I am well versed in how ingredients interact with each other in different amount and preparations, not limited to hot sauce.  That's what i base my standards on.
I want a sauce that is clean and whole, that uses as few refined ingredients as possible. 
 
It's so easy to make a sauce that is blazing hot, just throw extract in. It's easy to make a sauce that is sweet. just add sugar.  Make it thicker, xanthan gum.   

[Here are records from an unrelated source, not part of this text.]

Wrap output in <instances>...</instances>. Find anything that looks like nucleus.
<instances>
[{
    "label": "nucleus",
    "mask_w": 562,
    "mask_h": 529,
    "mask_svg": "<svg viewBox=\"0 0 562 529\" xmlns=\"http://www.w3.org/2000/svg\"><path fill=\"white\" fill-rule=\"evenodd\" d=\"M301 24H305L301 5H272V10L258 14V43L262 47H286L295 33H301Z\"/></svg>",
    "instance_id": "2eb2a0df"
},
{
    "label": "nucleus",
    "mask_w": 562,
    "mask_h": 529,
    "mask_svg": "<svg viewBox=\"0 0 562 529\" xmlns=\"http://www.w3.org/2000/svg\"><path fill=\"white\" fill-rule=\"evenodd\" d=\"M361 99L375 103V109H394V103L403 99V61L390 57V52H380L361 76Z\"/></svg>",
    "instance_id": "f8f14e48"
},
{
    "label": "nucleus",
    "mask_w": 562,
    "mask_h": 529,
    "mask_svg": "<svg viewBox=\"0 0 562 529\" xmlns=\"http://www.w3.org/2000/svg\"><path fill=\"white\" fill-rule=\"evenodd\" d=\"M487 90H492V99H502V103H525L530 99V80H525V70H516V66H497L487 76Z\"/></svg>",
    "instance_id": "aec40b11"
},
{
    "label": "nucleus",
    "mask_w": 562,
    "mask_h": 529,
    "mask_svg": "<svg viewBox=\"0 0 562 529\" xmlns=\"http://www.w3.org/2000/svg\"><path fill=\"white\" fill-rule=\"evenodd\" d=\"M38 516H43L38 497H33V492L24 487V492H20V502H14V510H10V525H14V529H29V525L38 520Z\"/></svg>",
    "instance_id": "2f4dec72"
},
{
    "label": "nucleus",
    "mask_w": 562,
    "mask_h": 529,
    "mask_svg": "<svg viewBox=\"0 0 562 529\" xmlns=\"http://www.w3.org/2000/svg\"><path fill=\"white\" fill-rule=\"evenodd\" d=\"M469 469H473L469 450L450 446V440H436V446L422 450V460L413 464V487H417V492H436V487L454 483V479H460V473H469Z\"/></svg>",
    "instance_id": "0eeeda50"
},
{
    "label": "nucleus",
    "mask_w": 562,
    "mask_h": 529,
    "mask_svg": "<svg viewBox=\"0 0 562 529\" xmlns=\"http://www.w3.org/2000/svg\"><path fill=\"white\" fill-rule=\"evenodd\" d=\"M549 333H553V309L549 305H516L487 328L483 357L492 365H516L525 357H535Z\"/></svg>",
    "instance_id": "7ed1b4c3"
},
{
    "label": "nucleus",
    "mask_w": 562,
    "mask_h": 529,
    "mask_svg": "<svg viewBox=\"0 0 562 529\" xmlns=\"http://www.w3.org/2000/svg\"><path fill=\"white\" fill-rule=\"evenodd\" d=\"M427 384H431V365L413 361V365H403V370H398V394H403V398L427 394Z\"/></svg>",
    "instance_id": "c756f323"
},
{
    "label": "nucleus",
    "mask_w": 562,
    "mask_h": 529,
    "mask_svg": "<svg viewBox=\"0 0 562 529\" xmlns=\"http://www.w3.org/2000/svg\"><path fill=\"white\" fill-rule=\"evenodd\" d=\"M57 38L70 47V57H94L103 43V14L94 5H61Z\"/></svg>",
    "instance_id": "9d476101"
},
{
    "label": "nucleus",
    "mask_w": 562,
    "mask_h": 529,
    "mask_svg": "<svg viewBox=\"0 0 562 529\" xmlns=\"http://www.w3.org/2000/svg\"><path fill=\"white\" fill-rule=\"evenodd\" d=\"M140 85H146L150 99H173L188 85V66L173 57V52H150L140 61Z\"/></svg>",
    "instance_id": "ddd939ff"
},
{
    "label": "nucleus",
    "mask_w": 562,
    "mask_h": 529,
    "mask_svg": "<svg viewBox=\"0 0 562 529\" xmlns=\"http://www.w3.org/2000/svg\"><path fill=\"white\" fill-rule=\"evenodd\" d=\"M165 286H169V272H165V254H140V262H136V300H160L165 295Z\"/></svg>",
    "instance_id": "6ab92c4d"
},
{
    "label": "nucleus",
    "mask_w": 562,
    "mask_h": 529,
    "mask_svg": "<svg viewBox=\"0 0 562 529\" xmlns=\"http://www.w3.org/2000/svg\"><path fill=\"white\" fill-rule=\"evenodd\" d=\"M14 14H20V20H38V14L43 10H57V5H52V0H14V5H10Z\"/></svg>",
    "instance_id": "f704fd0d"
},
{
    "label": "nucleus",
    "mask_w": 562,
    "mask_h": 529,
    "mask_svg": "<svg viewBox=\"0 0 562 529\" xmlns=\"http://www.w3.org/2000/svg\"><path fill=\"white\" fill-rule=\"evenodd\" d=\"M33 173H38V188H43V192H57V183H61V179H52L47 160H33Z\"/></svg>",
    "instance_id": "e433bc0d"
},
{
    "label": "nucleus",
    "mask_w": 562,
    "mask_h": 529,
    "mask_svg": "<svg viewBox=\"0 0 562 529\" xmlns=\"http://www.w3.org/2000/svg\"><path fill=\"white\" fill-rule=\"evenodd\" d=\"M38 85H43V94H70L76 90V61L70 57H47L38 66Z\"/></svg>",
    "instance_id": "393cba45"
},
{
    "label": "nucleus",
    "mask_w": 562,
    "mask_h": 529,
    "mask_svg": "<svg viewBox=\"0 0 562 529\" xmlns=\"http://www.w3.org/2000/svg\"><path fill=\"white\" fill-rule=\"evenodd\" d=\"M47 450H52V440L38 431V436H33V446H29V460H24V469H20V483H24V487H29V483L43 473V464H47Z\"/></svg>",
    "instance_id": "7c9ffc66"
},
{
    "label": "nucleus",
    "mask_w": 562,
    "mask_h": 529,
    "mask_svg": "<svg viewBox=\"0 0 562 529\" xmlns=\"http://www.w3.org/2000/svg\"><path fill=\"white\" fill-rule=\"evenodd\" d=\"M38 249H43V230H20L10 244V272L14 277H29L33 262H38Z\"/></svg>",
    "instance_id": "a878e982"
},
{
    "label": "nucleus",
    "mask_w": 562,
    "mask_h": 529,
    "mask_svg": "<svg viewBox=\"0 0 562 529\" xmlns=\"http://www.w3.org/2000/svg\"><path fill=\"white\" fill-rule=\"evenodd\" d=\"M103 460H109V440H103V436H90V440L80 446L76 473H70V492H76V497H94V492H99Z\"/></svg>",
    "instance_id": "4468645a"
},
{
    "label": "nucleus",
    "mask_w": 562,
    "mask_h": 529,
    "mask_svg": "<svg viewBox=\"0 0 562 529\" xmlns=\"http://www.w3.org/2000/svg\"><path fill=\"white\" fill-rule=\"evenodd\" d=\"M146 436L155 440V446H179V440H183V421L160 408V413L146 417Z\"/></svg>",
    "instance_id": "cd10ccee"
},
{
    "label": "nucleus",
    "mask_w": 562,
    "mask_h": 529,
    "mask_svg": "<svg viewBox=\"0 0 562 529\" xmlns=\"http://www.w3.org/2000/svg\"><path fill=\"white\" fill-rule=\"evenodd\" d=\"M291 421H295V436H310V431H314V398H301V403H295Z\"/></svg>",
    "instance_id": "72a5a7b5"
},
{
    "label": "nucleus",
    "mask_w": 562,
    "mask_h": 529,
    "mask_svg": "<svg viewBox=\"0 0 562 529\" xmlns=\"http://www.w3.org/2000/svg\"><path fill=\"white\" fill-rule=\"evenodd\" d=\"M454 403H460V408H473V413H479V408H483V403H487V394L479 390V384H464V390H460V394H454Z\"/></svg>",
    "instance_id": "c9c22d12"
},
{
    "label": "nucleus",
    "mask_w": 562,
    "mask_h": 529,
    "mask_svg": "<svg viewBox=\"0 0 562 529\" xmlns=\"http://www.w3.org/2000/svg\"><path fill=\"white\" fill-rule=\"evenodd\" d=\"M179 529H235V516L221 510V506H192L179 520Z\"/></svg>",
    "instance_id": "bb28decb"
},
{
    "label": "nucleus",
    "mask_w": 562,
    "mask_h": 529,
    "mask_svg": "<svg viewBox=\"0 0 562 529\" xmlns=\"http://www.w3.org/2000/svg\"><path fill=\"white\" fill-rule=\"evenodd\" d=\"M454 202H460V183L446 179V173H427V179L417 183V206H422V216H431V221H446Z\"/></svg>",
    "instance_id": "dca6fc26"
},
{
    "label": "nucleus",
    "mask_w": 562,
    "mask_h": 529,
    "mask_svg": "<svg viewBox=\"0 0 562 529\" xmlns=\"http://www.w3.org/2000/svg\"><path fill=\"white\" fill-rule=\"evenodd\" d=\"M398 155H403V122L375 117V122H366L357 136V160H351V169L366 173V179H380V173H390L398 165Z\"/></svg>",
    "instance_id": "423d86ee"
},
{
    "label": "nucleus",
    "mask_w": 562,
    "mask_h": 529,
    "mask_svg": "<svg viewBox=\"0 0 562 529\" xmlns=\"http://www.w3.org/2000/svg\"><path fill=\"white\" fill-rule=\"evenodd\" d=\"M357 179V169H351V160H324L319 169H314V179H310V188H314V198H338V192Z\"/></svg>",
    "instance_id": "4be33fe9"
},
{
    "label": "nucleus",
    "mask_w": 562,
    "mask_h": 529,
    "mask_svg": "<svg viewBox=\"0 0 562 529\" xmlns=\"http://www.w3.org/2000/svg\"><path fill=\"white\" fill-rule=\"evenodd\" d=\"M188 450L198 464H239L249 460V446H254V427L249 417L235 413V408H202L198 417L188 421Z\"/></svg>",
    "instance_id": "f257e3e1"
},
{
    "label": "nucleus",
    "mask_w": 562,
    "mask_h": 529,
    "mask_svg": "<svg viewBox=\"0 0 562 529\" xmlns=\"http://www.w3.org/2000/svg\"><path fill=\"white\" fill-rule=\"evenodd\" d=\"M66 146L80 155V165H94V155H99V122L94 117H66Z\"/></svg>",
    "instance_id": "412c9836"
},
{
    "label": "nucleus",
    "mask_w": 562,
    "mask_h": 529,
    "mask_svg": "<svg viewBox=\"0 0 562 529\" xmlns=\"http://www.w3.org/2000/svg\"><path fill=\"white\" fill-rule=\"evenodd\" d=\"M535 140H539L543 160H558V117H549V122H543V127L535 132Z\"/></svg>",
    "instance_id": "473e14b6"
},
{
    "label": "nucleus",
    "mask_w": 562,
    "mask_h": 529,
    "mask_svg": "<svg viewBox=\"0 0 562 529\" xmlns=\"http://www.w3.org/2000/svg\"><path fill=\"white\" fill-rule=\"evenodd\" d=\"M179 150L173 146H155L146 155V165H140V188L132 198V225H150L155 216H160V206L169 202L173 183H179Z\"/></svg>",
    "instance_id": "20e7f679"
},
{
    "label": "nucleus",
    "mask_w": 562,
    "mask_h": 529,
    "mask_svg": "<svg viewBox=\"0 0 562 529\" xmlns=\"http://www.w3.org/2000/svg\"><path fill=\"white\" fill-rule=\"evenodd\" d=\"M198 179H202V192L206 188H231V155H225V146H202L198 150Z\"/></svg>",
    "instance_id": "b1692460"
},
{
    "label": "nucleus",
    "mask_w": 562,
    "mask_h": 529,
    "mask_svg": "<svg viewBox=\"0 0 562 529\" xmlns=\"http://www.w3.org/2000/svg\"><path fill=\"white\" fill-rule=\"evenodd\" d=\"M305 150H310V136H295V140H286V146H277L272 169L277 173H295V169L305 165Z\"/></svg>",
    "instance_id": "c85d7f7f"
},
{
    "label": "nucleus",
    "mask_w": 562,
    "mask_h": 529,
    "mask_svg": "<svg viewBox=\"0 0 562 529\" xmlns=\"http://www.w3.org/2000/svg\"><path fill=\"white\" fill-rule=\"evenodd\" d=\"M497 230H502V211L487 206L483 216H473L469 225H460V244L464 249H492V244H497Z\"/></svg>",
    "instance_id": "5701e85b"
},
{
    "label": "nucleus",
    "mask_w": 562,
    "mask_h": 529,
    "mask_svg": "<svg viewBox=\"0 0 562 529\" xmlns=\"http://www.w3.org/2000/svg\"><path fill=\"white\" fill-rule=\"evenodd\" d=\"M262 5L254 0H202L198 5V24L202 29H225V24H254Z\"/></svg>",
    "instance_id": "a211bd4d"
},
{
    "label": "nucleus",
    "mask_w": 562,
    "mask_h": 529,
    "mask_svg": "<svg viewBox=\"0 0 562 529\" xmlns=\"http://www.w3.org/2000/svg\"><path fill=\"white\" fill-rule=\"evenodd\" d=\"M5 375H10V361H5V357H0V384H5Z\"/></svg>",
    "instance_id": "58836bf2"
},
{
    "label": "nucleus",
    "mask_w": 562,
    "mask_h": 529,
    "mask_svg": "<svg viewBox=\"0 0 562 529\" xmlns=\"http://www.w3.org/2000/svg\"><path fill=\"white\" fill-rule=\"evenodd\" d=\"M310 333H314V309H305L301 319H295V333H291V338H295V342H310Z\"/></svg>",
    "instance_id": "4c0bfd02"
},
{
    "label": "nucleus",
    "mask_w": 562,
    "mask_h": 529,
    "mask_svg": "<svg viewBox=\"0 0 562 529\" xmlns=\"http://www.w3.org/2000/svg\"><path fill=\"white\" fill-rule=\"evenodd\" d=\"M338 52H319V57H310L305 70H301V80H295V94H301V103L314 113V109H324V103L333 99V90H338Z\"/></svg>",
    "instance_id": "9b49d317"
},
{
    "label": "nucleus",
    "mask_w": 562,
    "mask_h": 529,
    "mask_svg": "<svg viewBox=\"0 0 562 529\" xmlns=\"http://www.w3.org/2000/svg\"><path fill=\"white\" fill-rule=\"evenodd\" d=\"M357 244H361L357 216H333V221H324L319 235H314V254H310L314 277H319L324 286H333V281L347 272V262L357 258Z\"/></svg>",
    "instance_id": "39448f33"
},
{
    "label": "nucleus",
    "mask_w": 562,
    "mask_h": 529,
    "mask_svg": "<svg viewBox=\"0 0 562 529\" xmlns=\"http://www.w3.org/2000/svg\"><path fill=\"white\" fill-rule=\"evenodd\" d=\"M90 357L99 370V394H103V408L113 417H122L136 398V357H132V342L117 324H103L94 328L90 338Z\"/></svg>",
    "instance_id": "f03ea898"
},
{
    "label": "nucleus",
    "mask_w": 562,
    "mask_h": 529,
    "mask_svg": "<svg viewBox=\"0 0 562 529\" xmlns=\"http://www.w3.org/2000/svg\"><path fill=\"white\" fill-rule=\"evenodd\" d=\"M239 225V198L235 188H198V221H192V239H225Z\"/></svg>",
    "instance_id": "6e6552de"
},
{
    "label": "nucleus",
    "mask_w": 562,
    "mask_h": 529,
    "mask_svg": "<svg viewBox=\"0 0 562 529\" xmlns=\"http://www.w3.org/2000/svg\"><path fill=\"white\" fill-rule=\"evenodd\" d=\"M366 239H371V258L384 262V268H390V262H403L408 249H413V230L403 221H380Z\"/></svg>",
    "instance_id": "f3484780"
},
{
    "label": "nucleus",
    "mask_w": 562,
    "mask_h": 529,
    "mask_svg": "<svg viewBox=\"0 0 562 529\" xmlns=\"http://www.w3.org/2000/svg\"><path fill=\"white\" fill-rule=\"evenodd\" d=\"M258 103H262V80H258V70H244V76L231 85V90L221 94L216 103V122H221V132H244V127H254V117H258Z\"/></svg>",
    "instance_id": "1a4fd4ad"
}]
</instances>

That's not needed.  If the sauce isn't hot enough, use hotter peppers.  If you need more sweet, fruit juices.  Not thick enough?  Cook it down.  
 
The crafting comes in the blending of peppers and herbs and other whole ingredients.  The challenge is to not use refined products but search out ingredients that have flavor profiles that support the heat and tang of the pepper and vinegar.
 
That being said, extracts, sugars, preservatives, thickers, and all that, are inexpensive so yea, if you don't go the route of whole ingredients, you can make a $5 bottle of sauce and it can taste great.   Reapers and Scorpions are more expensive than habaneros.  Heat energy to cook down a sauce costs time and money.  Preservatives make a product so it can sit in a warehouse longer...i'm just not into that.
 
I have experimented, researched, and thought about these things and that is the conclusion i have come to.

 
 
My example also shows that vinegar listed first does not always mean it has mostly vinegar. It it mostly peppers in that example. And many sauces list peppers like that. Individually. So that may scare vinegar people off thinking it has a lot because it's listed first.
 
The Hot Pepper said:
 
I see you did not read my post carefully enough.
 
I showed you how carrots can be listed second, but they can actually be the least. When listing individual peppers it was second. When combining all of the peppers it was last. And some manufacturers list individual peppers, some just say peppers. So don't always go by labels. They can trick you. Read it again. I did not change percentage amounts when I made it last I added up the peppers.
 
I did read it, and i get it.  
 
Listing % of ingredients is not typical of US based companies.  I normally see that with imports or companies that originated in countries across the pond.  A lot of Indian products list the ingredients by % and rather than saying 'calories' they use the term 'energy'.
 
I do see the marketing angle of splitting hairs to single out each pepper used, but as far as the FDA is concerned, a pepper is a pepper and can be lumped together as they all have equivalent nutritional values.  Same with verbiage such as "natural flavors" and "spices".  You can list out what those spices are, but the FDA is only concerned with nutritional equivalencies of like ingredients.  
 
That and the FDA does not require label approval prior to going to market.  It has the authority to regulate what goes on the label and enforce the regulations, but you don't have to submit to them prior to putting it on your package.  Ive seen hot sauces out there with a sodium of 20mg, per tsp, but salt is not listed as an ingredient.  More than likely, no one at the FDA will ever see it.